Farniente a Coroico

Publié le par LAO.Nord

Coroico, le mercredi 19 août,

Je me réveille bien tard après une bonne nuit réparatrice. Toujours un peu de mal à descendre les escaliers jusqu'à la terrasse de l'hôtel. Petit déjeuner avec vue splendide. Je décompresse. Je fais quand même une petite marche d'un quart d'heure pas trop pentue jusqu'à l'hôtel-resto Cafetal où j'arrive de très bonne heure pour le déjeuner. J'explique que je vais profiter de la vue et me relaxer avant de commander.

J'ai la terrasse pour moi toute seule. Je rattrape tranquillement l'actualité de ces derniers jours sur mon journal de bord. Vers midi, je commande un jus de fraise et une truite au citron. Deux Françaises débarquent à l'hôtel. Elles s'installent à la table voisine et je noue la conversation.

Aline et Claudine viennent d'Annecy. Toutes deux ont fait des études de psychologie. L'une s'occupe d'enfants et ados dans des foyers et centres d'accueil de jour, l'autre n'a pas terminé ses études et fait quelques petits boulots et pas mal de voyages. Elles arrivent d'Uyuni via La Paz, après un petit périple au Pérou, et sont contentes de se poser ici après plusieurs jours dans les bus.

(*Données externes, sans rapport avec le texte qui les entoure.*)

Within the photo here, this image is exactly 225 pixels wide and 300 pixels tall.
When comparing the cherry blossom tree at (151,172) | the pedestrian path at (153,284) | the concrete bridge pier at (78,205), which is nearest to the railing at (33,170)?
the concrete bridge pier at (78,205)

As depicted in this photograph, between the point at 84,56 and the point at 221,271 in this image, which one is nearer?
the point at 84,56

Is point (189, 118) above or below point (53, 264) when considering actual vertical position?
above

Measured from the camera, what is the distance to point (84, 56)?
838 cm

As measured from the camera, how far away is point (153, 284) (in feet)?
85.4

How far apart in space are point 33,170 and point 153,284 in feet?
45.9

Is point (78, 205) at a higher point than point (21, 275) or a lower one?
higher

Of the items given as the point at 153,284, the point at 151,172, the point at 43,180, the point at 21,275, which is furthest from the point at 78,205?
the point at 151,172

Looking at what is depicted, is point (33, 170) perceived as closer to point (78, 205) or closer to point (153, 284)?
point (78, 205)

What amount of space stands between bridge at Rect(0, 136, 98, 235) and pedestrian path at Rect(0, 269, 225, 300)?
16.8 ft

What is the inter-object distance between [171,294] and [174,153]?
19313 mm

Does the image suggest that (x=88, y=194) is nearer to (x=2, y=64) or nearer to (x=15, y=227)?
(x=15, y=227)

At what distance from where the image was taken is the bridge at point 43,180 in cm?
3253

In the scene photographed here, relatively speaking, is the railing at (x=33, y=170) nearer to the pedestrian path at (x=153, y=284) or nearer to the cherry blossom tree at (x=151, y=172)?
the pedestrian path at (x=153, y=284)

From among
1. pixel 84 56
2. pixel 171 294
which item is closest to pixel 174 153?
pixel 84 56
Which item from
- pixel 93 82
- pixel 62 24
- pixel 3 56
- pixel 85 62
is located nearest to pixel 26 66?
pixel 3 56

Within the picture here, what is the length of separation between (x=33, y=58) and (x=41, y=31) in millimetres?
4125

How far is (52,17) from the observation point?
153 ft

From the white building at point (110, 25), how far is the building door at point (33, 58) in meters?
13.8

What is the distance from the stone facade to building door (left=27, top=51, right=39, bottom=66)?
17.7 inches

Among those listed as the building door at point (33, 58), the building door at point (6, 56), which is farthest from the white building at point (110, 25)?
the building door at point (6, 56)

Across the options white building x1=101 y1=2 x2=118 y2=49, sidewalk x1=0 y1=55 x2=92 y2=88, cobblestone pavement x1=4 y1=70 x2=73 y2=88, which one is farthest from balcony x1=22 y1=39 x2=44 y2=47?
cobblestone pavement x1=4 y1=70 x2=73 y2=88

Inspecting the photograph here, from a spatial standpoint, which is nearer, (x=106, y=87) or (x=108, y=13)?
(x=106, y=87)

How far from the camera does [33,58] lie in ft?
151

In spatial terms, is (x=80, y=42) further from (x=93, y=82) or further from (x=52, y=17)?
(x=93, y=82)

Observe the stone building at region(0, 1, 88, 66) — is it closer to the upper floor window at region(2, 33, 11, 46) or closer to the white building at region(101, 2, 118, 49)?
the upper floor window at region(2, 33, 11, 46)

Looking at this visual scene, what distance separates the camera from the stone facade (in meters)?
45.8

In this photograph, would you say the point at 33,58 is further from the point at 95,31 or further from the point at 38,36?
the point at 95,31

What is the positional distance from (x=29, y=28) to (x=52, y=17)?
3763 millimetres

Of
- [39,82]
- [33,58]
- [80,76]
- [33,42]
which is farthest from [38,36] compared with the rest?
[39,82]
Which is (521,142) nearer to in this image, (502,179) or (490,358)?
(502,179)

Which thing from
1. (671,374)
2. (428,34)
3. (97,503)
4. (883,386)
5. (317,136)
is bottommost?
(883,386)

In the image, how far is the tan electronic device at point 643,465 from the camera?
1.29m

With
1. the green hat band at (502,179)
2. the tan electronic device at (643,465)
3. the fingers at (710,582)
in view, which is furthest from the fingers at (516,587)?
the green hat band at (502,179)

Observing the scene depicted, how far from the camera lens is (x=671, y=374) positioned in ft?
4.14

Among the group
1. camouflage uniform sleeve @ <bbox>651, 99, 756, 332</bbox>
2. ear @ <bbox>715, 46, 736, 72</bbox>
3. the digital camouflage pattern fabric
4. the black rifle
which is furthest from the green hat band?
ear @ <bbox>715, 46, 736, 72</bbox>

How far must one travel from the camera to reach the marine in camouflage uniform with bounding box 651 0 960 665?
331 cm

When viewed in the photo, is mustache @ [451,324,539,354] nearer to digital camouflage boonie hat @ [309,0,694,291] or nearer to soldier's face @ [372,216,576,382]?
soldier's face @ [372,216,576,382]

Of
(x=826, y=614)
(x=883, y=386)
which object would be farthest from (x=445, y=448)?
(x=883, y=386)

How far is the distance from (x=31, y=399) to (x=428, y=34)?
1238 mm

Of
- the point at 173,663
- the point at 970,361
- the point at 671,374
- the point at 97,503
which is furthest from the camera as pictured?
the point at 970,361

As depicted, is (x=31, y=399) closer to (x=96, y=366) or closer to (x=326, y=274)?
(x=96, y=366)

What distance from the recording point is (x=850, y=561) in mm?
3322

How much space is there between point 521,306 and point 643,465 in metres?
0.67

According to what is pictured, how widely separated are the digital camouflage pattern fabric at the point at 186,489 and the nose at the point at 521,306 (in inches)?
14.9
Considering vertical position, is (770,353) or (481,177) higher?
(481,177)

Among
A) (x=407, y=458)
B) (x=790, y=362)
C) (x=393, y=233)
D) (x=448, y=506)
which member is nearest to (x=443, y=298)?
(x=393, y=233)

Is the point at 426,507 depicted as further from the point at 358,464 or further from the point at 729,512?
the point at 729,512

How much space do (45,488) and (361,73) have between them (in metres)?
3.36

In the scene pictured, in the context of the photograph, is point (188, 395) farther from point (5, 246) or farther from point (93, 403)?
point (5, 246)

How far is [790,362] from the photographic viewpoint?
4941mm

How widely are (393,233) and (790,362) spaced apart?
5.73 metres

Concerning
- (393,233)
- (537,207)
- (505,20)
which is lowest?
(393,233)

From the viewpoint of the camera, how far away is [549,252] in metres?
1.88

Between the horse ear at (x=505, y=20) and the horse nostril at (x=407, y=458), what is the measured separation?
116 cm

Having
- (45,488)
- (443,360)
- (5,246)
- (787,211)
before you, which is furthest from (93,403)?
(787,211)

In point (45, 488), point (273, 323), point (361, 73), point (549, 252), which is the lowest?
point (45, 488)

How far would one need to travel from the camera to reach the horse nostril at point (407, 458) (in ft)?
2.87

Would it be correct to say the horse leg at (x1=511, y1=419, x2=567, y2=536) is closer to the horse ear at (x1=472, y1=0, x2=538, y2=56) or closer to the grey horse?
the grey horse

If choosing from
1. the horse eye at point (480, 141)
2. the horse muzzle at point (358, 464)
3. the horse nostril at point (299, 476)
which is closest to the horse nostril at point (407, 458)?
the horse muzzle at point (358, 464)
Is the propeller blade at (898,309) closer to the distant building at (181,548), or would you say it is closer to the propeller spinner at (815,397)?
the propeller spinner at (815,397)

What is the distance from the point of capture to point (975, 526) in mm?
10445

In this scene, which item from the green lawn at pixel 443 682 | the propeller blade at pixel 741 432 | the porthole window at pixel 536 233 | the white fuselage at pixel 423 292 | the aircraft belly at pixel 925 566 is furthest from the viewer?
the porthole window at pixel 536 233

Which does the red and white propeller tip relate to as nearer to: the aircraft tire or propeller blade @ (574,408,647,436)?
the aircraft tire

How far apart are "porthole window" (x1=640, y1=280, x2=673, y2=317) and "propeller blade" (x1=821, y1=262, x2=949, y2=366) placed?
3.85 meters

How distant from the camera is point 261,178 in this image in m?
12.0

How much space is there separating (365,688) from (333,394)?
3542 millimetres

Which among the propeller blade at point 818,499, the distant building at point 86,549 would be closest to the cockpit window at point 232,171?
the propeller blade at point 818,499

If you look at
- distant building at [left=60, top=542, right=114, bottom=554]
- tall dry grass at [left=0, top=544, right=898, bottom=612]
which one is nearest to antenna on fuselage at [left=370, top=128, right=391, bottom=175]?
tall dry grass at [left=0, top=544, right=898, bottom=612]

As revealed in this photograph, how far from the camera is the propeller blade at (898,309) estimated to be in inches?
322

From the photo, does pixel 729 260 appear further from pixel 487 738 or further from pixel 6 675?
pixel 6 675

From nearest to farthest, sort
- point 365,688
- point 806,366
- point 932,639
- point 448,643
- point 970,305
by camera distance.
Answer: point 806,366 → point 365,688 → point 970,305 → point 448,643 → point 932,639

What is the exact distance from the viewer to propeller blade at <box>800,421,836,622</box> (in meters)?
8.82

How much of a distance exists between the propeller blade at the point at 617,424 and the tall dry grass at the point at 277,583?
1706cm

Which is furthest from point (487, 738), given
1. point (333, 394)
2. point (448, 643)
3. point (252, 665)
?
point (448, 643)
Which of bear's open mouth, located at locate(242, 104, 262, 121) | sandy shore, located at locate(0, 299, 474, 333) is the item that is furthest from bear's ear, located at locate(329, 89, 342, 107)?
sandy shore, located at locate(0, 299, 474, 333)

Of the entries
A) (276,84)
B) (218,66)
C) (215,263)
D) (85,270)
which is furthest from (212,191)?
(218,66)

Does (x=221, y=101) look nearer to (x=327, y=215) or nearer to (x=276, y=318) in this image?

Elles m'invitent à leur table pour pouvoir discuter plus à notre aise. Elles commandent également un jus de fraise et une truite, tentées par mon assiette, mais il n'y a plus d'eau pour le jus de fraise, qui leur est donc servi avec du lait. Elles vont ensuite se prendre un bonne douche pendant que je continue mon journal.

Il est déjà 15h30 quand je décolle enfin du resto. L'heure chaude. Je monte jusqu'au cimetière où je passe une tête.
Deux hommes sont en train de cimenter une tombe et je leur demande mon chemin pour le ranch. Ils m'indiquent le chemin de terre que j'avais repéré mais pas osé prendre.

Je grimpe encore un peu et me retrouve sur une jolie route de l'autre côté du village. Encore une très belle vue sur les montagnes. Le chemin est désormais fléché, et après avoir passé l'hôtel Esmeralda, je ne suis plus très loin. Dernier petit chemin de terre avant d'arriver chez Renaldo. Je suis accueillie par sa fille de 18 mois, adorable.

Renaldo me propose une petite ballade d'une heure dans le coin. Les chevaux sont tous petits et ont l'air bien résistants. On dirait presque des mules. Ils sont tous sages apparemment mais je préfère demander une bombe, on ne sait jamais. Renaldo me fait faire une jolie ballade. Nous passons un champ de coca. Mon cheval n'arrête pas de faire des pauses pour brouter les herbes au bord du chemin. Il a bien compris à qui il avait à faire. A part ces petites incartades, il est effectivement très maniable et très gentil.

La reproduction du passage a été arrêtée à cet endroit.